In this study, 9 of 11 (81.8%) adverse reactions occurred within 1 year of treatment, with eyelid swelling (after 21 months of treatment) and corneal epithelial disorders (after 33 months of treatment) occurring after 1 year. Particular attention should be paid to the appearance of side effects for up to 1 year after administration.

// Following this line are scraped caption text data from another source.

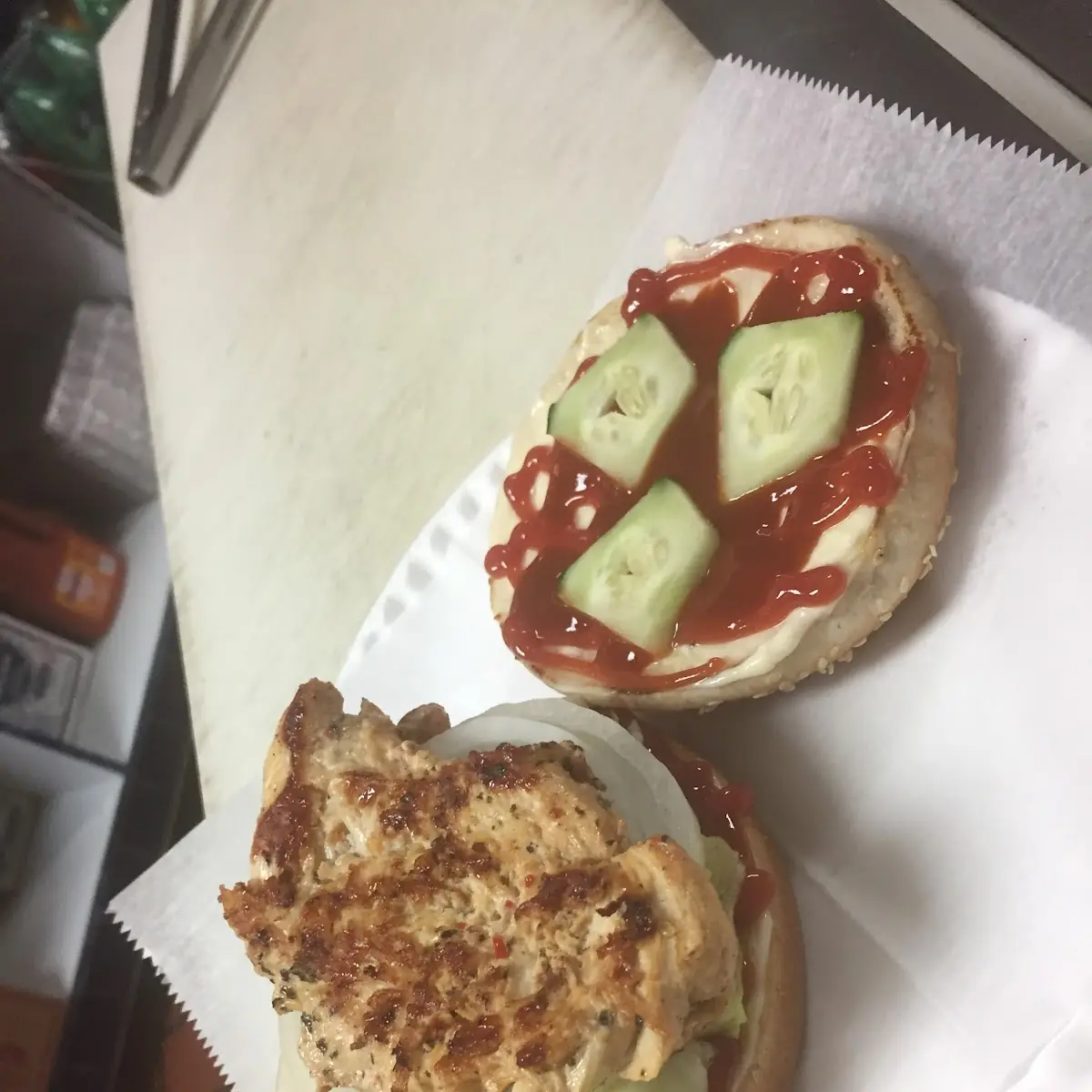 Grill Chicken Buffalo Burger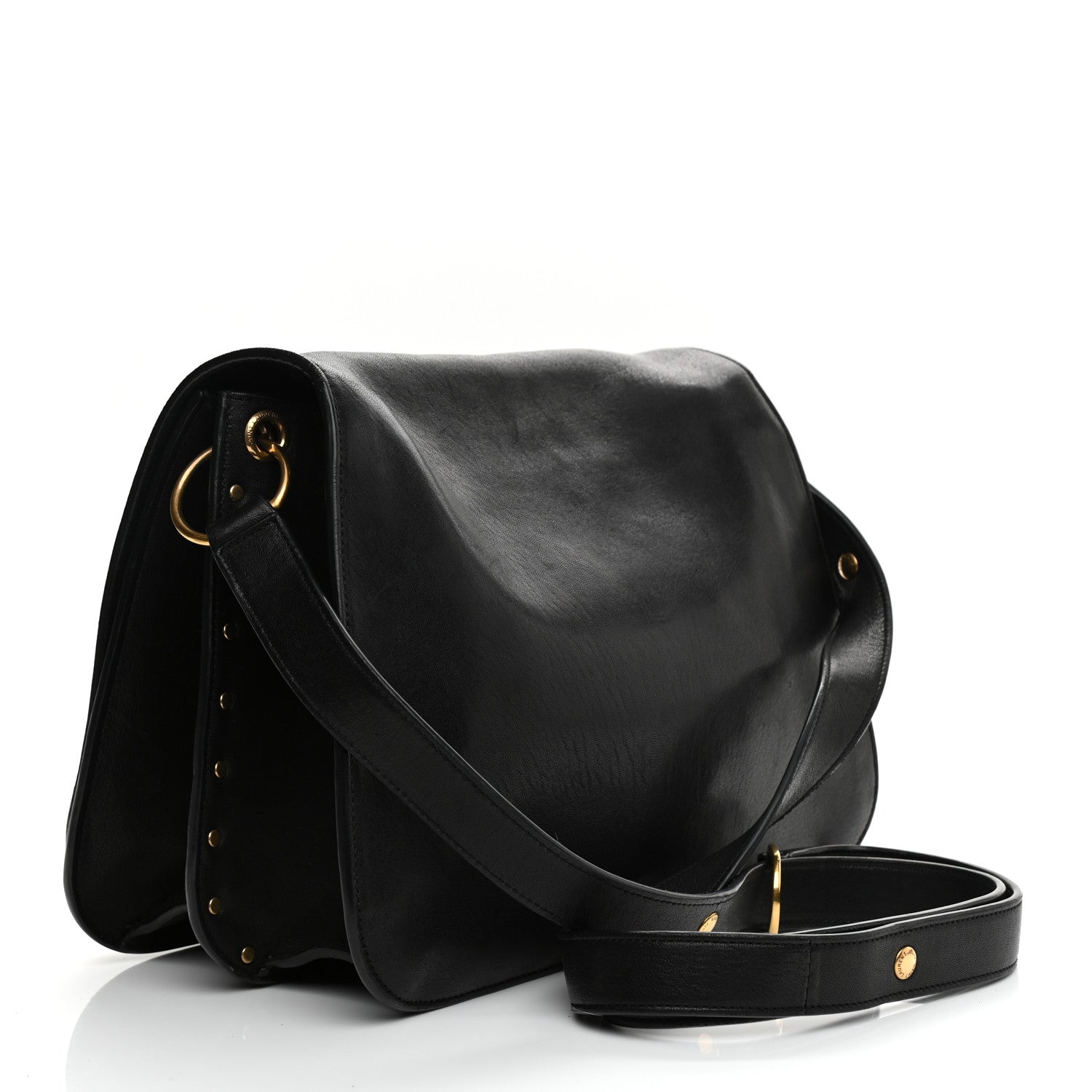 Saint Laurent Lambskin Amalia Flap Shoulder Bag Black 3 of 15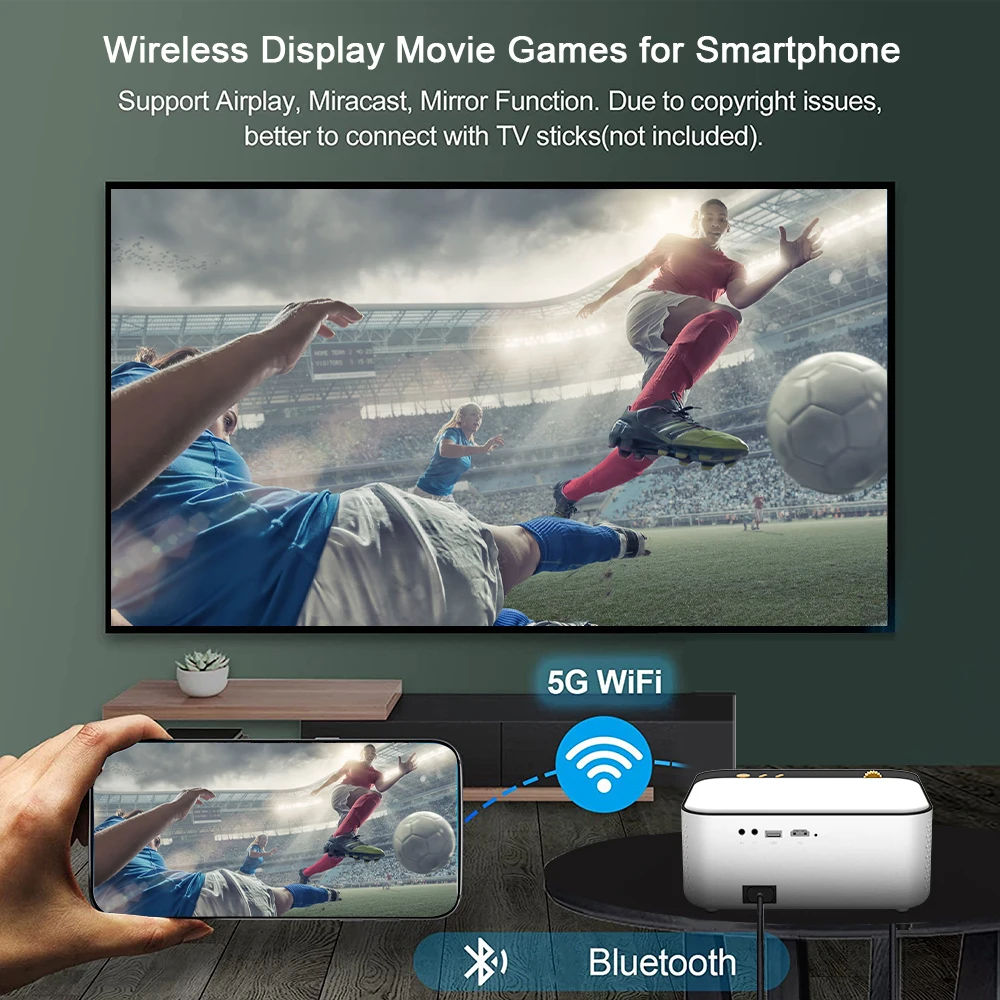 Salange проектор 4k 1080P видео 5G WIFI Android 9 0 Bluetooth домашний кинотеатр для кемпинга P90 1 Гб + 8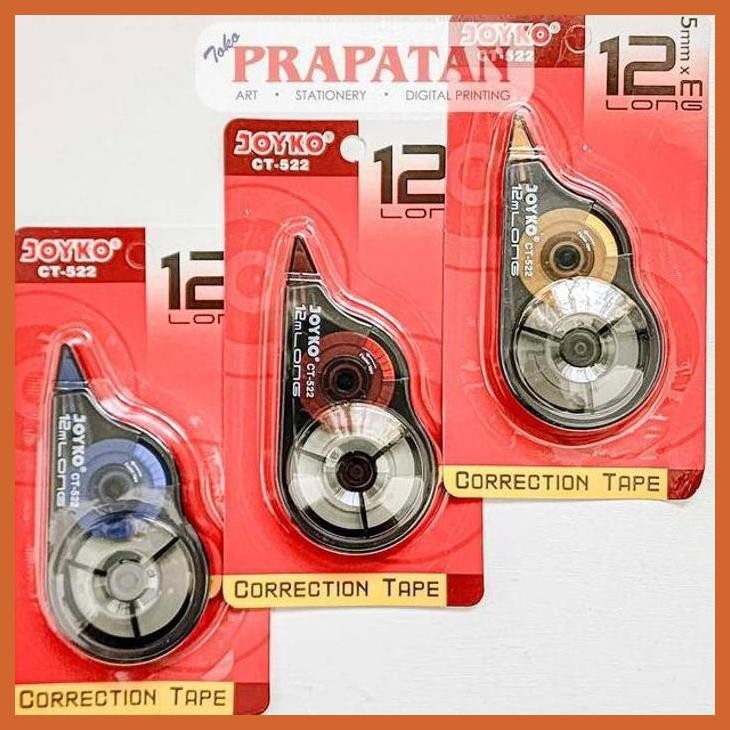 

(ATK) JOYKO CORRECTION TAPE CT-522 | PITA KOREKSI ALAT TULIS LUKIS SEKOLAH KULIAH GAMBAR KANTOR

In this study, 6.0% of patients discontinued the drug owing to adverse reactions. In the Phase 3 RANGE Study [11], 11 patients (22.9%) in Group 1 discontinued treatment. Among these, 8 patients had adverse reactions, and two patients had inadequate IOP reduction. Nakazawa et al. [12] report that, in all treatment groups, 17.6% of discontinuations were due to side effects or inadequate IOP reduction. The most common cases of discontinuation in this study included 8 cases of medication issues (inadequate IOP-lowering effect) and 7 cases of progression of visual field disorder. In addition, 15 cases were of interrupted visits, 6 cases of transfers, and 6 cases of IOP measurement with a non-contact tonometer, which together accounted for 27% of the cases; however, these were cases of discontinuation, regardless of the efficacy or safety of the eye drops. The widespread disruption that COVID-19 caused may have also contributed. In Japan, a state of emergency had been declared four times since April 2020 (for 17 months); however, at present people are no longer required to refrain from going out or traveling. In some cases, IOP was measured using a non-contact tonometer rather than a contact Goldmann applanation tonometer owing to the fear of COVID-19 infection. Excluding these discontinued cases, 25 (25.0%) other patients discontinued treatment, which is almost the same as that reported previously.

The MD values of the Humphrey visual field test were compared year-to-year in this study and were maintained over a 3-year period. However, in 7 cases, additional treatment was required owing to the progression of visual field defects, and the medication was discontinued. The MD slope for all cases was calculated to be 0.00±1.15 dB/year, ranging from -1.71 to 1.28 dB/year. Some cases exhibited a rapid progression of visual field impairment and required careful follow-up.

A limitation of this study is that the interruption of visits and transfers owing to the COVID-19 outbreak prevented an accurate evaluation of omidenepag ophthalmic solutions. Omidenepag eye drops are contraindicated in patients with pseudophakia or aphakic eyes; therefore, they are not administered to patients who had undergone cataract surgery.

Since omidenepag eye drops have become available, their long-term efficacy and safety over a 3-year period in patients with NTG have been investigated. In these investigations, IOP proved significantly lower after treatment over a 36-month period. Visual field impairment remained unchanged until 36 months after the treatment. Adverse reactions occurred in 11 (11.0%) patients, including conjunctival hyperemia, eye pain, iritis, blepharitis, eyelid swelling, and corneal epithelial disorders. The long-term efficacy and safety of omidenepag isopropyl in patients with NTG were thus satisfactory. In conclusion, it is possible to use omidenepag isopropyl as the first-line treatment for patients with NTG.